* _Text shown_

Thurmont's Brief Occupation
(June, 2012) Thurmont is accustomed to drawing mobs of people now and again, but normally of the sort that are looking for handicrafts and pit beef at Colorfest. The May 18-19 G8 Summit, held at Camp
David, brought in an entirely different crowd. I spent the weekend, like many other curious residents, observing the ramped up security through town, gawking at journalists and cameramen shooting B roll of our quiet streets, and
of course, checking out the protesters who drove in from Baltimore and beyond just to be a little bit closer to the world overlords/corporate servants meeting up in the hills above.
Several members of offshoot Occupy Wall Street groups showed up Friday morning, convening behind McDonald's and painting protest banners for a march that never quite materialized. Some were from Occupy
Baltimore, and others came down from Connecticut's Occupy New Haven. They traveled in small cars and a beat-up white bus that ran on vegetable oil. Their conversations amongst themselves oscillated between sharing "war stories"
of other protests they had attended in Chicago or New York's Zucotti Park, and discussing various political issues, from America's undeclared wars in Africa to Monsanto's use of genetically modified seeds. One guy drew a small
crowd as he showed off a custom American flag with 50 corporate logos taking the place of the stars.
They convened in the shade to discuss where they should eat lunch. A couple of them had scouted the area nearby to find locally-owned restaurants, which they preferred over the corporate fast food chains.
It was one of several occasions where the group organizers displayed a thoughtful respect for the town; At the larger protest the next day, they would keep an eye on the flower beds in the little square park in the town's
central intersection to make sure no one was trampling the plants.
Unfortunately they did not think much of the town's residents. While being interviewed by the Gazette, one of the group leaders casually asserted that most of the people in Thurmont don't even know the
G-8 is going on, or why it's here. I would argue that we deserve more credit than that, but one can forgive their view since it was voiced a few minutes earlier by Commissioner Blaine Young, who drove up for a photo-op chat with
the protesters and, in an attempt at being disarming, said that people around here are more concerned with where to get the best burger than with politics and international affairs. Thanks, Blaine.
At the larger demonstration on Saturday, local residents roughly equaled, and may have even outnumbered the protesters. They came out for the spectacle of an unprecedented rally in downtown Thurmont, but
walking through the crowds I heard young people, old people, families, all talking about different political issues and showing eager interest in the visitors. Parents brought out their children to experience the assembly, and
kids excitedly planned to tell their classmates the following week about what they saw. Thurmont may be pretty far removed from the stage of global affairs, but give the people credit for being inquisitive and welcoming.

* _Supplied information_
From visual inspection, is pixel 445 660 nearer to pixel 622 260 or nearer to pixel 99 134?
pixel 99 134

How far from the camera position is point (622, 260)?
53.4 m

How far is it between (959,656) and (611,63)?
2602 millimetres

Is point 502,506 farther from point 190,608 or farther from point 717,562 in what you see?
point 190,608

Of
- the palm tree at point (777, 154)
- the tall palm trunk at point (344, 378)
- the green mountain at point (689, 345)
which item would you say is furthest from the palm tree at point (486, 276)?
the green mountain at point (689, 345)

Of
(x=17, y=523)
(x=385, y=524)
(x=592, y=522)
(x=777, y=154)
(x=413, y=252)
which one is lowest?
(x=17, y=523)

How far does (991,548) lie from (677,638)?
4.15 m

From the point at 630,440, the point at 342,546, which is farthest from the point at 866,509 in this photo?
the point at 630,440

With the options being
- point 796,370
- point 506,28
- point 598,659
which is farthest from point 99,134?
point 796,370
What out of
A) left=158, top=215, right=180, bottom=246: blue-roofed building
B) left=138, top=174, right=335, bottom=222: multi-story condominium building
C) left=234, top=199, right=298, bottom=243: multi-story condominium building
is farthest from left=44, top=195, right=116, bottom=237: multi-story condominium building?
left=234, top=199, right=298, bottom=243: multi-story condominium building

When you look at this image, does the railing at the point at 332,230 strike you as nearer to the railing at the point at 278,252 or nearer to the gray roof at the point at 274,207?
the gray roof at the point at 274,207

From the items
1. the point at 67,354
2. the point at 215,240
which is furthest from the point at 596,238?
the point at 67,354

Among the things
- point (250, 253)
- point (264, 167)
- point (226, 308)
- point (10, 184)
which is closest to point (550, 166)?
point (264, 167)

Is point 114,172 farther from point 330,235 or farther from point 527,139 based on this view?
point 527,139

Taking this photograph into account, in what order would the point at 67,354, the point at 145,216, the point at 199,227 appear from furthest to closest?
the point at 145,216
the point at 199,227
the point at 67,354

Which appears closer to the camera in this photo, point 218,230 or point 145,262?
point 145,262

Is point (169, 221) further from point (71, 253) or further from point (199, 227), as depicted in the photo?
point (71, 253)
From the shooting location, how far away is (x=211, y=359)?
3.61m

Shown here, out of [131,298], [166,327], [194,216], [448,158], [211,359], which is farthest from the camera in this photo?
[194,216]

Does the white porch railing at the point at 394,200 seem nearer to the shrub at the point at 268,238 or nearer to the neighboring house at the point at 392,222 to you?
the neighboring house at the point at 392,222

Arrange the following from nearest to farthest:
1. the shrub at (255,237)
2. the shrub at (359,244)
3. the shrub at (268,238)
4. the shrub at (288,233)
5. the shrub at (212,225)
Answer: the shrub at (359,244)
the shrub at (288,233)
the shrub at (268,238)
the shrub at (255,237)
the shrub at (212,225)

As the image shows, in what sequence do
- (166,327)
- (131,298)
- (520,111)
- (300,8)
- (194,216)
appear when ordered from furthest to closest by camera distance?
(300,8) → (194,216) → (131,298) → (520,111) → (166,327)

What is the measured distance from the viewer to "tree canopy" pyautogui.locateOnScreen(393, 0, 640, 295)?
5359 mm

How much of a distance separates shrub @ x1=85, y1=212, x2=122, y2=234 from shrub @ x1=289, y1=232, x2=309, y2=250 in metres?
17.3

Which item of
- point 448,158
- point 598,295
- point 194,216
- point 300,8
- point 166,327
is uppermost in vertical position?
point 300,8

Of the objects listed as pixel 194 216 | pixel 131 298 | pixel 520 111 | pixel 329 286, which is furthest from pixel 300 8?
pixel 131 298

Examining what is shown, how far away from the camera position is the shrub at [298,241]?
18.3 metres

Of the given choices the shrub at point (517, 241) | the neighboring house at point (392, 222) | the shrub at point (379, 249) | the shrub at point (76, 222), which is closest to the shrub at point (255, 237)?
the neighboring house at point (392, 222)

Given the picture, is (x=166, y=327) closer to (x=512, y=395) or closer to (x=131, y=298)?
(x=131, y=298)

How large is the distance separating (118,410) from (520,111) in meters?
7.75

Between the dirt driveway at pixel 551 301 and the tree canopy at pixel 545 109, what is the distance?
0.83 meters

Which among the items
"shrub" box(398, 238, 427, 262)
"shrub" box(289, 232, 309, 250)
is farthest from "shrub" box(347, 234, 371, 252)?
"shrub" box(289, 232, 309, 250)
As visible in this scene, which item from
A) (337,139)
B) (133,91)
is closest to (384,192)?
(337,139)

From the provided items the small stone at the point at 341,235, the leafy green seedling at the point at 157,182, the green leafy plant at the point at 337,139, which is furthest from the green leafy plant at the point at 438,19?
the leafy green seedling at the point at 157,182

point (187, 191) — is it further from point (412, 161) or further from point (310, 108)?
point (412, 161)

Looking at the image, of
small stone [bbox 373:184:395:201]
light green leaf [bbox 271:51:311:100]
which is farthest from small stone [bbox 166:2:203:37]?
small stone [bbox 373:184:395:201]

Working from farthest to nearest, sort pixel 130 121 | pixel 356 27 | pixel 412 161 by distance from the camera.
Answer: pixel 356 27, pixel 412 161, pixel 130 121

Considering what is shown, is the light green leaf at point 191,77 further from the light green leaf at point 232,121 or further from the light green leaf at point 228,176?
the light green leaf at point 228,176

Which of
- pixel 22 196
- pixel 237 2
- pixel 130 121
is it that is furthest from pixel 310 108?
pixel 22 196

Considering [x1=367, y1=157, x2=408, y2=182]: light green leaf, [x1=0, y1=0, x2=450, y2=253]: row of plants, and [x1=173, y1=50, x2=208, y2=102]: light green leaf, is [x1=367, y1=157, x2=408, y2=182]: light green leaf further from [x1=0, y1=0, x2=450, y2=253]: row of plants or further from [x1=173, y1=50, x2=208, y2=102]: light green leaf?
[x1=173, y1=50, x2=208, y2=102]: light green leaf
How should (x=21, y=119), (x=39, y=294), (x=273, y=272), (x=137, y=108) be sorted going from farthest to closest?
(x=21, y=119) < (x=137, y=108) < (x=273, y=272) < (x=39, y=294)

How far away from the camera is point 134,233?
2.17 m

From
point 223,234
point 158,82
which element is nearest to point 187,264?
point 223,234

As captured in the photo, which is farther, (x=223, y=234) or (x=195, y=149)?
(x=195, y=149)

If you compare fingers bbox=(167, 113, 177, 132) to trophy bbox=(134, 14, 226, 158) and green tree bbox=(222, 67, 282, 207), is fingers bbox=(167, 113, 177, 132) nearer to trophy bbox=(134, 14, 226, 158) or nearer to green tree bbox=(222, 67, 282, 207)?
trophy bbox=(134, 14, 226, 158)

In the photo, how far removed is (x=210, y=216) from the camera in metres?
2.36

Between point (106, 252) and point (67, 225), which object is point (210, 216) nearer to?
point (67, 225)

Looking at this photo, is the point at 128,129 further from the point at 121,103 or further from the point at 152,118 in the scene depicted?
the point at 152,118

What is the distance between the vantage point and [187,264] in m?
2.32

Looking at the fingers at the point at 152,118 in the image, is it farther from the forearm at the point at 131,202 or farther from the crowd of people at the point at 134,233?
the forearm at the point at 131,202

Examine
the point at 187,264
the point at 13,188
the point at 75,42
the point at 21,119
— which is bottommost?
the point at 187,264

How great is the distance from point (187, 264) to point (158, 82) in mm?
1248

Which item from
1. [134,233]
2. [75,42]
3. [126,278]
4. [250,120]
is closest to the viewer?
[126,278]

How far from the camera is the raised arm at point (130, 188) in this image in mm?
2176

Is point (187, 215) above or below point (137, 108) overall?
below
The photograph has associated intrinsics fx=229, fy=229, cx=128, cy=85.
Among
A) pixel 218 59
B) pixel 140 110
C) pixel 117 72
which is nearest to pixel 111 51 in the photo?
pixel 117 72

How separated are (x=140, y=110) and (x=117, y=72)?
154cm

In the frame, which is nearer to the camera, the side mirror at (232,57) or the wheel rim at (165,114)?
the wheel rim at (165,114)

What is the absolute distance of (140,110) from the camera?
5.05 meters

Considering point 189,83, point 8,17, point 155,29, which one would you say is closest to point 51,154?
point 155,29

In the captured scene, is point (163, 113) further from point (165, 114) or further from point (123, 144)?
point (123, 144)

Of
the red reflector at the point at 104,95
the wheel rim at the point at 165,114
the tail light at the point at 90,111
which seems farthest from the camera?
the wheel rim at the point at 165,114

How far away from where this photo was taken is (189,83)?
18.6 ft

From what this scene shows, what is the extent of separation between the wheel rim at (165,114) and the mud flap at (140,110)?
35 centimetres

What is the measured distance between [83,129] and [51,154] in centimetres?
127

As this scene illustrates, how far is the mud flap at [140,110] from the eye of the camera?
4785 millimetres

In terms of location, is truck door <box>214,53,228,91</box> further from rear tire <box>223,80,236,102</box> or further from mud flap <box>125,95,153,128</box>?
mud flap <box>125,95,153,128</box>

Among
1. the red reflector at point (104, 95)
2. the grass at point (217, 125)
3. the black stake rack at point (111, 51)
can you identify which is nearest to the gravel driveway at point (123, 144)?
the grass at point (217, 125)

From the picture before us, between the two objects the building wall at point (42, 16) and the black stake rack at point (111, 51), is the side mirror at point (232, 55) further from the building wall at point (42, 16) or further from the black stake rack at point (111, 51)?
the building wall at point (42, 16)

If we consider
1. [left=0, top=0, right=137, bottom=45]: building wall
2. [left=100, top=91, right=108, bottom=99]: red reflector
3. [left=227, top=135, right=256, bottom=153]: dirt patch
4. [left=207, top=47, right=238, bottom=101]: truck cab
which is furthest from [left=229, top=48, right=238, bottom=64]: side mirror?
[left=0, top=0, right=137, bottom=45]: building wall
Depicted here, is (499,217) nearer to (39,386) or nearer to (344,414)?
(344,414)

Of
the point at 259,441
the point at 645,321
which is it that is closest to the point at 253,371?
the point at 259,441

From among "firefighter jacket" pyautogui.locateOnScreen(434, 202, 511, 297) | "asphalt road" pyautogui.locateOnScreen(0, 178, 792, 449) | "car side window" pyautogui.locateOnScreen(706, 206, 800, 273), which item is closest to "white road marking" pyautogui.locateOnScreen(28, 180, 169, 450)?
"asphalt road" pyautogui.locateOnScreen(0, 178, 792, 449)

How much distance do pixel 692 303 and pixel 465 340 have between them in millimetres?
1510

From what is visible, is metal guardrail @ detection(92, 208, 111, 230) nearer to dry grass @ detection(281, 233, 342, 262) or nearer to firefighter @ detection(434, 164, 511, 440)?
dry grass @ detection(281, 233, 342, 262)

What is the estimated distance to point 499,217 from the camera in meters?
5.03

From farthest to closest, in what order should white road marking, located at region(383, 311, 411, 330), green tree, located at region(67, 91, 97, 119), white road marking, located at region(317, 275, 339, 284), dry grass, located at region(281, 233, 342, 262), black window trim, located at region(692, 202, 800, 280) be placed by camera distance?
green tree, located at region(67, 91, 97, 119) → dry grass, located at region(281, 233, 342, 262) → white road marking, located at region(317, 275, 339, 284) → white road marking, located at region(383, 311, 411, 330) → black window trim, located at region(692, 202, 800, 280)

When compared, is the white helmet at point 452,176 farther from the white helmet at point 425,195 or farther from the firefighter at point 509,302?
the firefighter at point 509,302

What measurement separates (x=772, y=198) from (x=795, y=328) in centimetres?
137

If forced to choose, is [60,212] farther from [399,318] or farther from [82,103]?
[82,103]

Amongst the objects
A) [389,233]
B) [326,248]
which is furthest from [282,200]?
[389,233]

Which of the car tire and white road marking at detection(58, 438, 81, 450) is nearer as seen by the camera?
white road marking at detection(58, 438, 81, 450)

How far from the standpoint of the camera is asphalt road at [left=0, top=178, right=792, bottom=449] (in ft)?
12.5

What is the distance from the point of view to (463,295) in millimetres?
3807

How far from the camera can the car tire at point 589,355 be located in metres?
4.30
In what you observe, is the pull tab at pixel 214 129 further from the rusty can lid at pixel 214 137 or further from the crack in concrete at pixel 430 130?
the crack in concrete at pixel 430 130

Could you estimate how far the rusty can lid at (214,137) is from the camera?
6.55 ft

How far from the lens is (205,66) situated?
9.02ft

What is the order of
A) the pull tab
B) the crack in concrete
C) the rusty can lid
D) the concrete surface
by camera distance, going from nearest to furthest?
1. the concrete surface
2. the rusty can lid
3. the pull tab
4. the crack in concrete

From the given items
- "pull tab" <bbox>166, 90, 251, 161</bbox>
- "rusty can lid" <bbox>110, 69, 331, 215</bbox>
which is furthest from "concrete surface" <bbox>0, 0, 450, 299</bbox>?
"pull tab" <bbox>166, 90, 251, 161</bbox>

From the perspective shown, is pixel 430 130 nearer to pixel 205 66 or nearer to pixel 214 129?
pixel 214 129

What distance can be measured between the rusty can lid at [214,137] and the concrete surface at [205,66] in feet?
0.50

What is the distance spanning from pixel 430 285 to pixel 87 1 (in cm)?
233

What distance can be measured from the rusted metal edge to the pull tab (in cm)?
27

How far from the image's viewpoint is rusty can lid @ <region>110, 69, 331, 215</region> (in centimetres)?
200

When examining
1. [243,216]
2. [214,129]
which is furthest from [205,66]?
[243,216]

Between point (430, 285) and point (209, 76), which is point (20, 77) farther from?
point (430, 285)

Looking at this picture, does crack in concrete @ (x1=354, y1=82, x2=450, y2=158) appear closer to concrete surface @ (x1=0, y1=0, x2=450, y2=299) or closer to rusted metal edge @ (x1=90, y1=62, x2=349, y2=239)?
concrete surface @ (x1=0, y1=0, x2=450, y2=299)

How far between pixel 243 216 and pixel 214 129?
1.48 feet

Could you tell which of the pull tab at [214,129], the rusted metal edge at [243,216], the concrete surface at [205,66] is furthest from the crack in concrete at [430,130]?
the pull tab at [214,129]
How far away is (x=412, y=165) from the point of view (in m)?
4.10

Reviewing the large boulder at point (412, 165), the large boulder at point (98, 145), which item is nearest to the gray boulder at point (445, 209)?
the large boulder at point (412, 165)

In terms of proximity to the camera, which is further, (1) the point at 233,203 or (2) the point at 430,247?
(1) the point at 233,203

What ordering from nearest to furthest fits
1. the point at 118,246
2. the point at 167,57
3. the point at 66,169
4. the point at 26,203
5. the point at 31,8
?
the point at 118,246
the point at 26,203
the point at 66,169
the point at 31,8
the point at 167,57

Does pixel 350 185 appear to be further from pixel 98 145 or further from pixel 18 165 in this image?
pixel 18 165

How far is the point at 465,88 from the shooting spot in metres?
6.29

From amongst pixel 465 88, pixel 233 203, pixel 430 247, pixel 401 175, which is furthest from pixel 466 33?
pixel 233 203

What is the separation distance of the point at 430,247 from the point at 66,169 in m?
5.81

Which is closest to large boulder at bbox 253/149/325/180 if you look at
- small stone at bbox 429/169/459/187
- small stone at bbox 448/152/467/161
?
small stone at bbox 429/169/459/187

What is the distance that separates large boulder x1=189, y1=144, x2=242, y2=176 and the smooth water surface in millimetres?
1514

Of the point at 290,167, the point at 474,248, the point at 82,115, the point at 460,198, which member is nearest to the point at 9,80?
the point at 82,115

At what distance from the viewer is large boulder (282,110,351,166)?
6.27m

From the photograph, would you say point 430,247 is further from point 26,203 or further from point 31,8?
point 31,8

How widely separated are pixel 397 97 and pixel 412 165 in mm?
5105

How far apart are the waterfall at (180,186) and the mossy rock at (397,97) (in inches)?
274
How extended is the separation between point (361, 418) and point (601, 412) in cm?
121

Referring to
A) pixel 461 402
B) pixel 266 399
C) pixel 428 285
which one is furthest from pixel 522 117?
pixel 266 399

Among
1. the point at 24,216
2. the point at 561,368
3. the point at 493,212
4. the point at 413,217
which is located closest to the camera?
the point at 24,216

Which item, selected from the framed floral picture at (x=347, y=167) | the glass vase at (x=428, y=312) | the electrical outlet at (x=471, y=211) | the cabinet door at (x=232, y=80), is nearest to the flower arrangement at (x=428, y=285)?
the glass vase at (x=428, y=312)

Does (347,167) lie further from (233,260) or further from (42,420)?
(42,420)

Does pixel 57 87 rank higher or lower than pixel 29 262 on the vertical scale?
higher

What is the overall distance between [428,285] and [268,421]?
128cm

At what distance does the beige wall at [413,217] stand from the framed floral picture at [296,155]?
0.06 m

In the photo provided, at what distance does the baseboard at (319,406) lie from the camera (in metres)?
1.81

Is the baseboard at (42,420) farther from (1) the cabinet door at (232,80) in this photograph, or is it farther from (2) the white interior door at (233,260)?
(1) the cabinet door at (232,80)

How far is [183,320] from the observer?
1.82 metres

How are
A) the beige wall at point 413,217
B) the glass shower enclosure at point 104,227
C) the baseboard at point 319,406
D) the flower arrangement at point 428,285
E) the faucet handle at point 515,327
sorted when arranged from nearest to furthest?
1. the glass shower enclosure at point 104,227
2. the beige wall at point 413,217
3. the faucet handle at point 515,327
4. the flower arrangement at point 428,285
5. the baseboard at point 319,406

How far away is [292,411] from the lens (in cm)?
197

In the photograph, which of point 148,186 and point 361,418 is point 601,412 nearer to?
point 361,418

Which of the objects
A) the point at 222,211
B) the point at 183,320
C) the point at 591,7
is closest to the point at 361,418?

* _Exercise instructions_
1. According to the Thurmont piece, what fuel did the protesters' beat-up white bus run on?
2. Do these statements agree with the Thurmont piece? Answer yes or no for each, quoting the words that decide it.
(a) The G8 Summit took place on May 18-19 at Camp David.
(b) For lunch, the protesters preferred corporate fast food chains over locally-owned restaurants.
(c) At Saturday's demonstration, local residents were far outnumbered by the protesters.
The records are separate material and have no connection to the Thurmont piece.

* _Answers below_
1. It ran on vegetable oil.

2.
(a) Yes: "The May 18-19 G8 Summit, held at Camp David"
(b) No: "locally-owned restaurants, which they preferred over the corporate fast food chains"
(c) No: "local residents roughly equaled, and may have even outnumbered the protesters"